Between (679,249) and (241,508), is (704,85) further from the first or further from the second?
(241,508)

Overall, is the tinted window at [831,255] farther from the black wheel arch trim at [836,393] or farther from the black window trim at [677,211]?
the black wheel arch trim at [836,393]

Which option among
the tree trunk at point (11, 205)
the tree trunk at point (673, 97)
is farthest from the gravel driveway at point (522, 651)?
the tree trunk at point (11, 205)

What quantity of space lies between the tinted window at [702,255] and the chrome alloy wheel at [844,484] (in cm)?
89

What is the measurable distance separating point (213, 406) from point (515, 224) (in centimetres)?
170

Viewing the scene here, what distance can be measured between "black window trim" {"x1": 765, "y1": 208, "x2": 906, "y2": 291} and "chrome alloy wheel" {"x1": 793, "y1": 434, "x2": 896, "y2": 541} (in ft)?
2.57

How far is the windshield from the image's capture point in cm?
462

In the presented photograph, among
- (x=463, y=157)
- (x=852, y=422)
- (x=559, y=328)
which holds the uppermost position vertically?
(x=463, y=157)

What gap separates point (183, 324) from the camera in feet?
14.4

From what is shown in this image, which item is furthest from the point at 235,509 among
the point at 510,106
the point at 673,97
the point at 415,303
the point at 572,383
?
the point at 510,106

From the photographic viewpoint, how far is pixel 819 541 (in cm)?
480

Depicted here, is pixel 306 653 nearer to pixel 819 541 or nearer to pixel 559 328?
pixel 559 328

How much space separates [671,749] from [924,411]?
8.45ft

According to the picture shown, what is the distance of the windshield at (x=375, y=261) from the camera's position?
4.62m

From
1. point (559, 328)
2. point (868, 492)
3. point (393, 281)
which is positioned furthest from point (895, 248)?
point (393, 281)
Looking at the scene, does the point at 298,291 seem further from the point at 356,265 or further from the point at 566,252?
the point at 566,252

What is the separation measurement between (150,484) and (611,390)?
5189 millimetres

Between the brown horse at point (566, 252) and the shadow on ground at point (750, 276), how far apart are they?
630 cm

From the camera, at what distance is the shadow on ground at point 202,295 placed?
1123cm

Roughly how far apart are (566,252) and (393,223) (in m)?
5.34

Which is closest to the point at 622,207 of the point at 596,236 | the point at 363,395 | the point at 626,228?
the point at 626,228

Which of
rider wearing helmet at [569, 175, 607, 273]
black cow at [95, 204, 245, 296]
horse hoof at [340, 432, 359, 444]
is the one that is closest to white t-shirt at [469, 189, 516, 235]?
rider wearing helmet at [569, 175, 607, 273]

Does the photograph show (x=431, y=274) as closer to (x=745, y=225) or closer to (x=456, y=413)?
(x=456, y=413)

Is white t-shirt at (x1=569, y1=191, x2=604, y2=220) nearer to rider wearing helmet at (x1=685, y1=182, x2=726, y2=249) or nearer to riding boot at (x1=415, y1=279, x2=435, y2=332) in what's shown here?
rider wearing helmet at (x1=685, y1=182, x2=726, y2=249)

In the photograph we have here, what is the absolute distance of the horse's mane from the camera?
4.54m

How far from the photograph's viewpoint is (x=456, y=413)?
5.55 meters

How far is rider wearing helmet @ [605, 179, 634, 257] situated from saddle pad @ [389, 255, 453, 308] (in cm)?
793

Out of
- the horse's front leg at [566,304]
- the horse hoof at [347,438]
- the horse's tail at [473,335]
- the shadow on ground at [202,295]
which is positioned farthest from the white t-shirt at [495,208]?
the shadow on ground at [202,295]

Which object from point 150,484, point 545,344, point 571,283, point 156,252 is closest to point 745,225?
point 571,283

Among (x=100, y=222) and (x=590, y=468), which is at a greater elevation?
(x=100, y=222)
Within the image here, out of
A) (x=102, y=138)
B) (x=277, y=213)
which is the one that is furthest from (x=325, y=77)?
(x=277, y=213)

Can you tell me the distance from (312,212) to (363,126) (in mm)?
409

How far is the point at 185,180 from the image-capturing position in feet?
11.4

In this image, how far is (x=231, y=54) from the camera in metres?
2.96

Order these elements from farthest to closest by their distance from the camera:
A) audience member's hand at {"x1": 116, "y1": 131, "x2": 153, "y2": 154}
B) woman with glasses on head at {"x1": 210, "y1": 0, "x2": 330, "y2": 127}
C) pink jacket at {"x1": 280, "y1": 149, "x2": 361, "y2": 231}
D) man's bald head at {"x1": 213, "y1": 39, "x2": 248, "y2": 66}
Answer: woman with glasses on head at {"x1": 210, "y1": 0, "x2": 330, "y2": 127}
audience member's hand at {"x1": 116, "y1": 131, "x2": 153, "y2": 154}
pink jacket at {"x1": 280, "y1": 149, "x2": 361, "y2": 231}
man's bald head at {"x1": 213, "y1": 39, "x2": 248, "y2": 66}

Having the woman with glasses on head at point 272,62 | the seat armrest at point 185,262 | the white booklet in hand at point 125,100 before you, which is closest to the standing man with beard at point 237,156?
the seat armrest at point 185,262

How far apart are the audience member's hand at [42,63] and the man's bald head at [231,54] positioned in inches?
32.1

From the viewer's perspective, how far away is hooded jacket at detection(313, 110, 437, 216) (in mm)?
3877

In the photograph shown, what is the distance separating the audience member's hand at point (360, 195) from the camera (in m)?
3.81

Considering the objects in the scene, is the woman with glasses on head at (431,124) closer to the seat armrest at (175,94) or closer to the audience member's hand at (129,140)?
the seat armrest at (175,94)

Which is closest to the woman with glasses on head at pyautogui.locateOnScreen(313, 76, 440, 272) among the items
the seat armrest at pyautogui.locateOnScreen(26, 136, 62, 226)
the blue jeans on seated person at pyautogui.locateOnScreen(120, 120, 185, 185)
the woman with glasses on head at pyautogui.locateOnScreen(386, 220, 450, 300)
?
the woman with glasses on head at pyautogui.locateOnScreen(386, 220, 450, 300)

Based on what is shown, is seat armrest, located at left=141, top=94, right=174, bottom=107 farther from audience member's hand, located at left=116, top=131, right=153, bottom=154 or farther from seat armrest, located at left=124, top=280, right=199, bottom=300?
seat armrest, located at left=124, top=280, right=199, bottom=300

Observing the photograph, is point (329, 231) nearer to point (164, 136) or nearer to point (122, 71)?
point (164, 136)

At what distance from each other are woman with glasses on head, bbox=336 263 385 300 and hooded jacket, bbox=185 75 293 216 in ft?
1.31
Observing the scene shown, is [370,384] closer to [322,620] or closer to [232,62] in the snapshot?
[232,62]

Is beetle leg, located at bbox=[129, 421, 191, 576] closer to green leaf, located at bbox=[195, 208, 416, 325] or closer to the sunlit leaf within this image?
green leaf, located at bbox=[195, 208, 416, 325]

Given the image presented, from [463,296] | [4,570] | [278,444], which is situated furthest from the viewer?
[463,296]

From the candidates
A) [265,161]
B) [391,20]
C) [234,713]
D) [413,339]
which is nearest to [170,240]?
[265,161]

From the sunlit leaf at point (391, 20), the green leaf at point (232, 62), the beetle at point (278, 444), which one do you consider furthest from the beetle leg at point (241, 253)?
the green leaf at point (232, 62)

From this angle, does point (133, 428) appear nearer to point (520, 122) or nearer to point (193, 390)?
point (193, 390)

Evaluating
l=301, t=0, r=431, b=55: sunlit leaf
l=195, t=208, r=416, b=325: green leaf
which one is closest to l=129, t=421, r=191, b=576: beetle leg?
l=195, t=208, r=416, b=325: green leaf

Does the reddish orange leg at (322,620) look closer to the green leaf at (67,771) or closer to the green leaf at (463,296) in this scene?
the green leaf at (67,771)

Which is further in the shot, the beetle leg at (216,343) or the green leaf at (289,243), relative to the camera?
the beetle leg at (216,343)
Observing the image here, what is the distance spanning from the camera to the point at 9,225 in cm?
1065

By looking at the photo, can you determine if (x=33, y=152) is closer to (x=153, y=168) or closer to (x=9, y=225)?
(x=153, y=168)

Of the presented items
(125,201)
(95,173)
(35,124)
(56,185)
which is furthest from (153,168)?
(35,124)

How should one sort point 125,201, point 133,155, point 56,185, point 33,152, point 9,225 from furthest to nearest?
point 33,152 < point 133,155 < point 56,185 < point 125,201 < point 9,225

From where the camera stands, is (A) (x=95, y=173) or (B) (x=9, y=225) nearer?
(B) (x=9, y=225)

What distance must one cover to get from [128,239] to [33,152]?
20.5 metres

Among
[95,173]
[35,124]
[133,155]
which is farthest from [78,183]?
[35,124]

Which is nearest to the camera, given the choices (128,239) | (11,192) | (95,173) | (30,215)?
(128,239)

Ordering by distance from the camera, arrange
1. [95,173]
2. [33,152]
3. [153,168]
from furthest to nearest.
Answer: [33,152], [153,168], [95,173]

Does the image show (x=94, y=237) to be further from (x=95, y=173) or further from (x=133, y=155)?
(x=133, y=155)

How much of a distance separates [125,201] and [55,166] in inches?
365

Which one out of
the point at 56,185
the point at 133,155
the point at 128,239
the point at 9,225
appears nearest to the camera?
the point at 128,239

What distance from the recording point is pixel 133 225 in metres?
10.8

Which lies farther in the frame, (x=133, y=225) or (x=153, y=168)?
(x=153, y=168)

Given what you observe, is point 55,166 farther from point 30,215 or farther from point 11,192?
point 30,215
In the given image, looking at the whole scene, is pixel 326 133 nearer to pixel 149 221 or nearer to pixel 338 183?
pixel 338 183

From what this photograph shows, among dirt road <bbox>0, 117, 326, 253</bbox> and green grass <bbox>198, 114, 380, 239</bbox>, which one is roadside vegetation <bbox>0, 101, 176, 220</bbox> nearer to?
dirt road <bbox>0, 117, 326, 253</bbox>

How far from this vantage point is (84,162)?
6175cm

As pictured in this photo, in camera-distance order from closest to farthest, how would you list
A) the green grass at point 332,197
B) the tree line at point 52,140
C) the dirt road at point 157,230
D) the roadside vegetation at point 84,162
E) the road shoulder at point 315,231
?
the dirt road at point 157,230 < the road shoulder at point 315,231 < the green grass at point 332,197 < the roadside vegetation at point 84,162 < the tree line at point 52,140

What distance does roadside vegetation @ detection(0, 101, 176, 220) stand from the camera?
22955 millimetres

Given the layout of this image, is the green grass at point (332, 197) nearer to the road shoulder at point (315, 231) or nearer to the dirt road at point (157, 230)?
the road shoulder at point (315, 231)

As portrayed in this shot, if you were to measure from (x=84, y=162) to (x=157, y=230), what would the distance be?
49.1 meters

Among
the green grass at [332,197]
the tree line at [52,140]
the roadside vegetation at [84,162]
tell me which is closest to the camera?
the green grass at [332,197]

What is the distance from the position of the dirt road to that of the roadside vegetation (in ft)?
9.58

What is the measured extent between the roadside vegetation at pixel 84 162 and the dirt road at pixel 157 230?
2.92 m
^^^^^^^^^^^^^^^^
* _What is expected_: Please print the items starting at the line that contains "By looking at" and ending at the line that contains "20.5 metres", both included, with every line kept the same.

* _Written solution_:
By looking at the photo, can you determine if (x=33, y=152) is closer to (x=153, y=168) or closer to (x=9, y=225)?
(x=153, y=168)

Of the presented items
(125,201)
(95,173)
(35,124)
(56,185)
which is furthest from (153,168)?
(35,124)

How should one sort point 125,201, point 133,155, point 56,185, point 33,152, point 9,225 from furthest to nearest?
point 33,152 < point 133,155 < point 56,185 < point 125,201 < point 9,225

From where the camera stands, is (A) (x=95, y=173) or (B) (x=9, y=225) nearer?
(B) (x=9, y=225)

What distance must one cover to get from [128,239] to [33,152]?
20.5 metres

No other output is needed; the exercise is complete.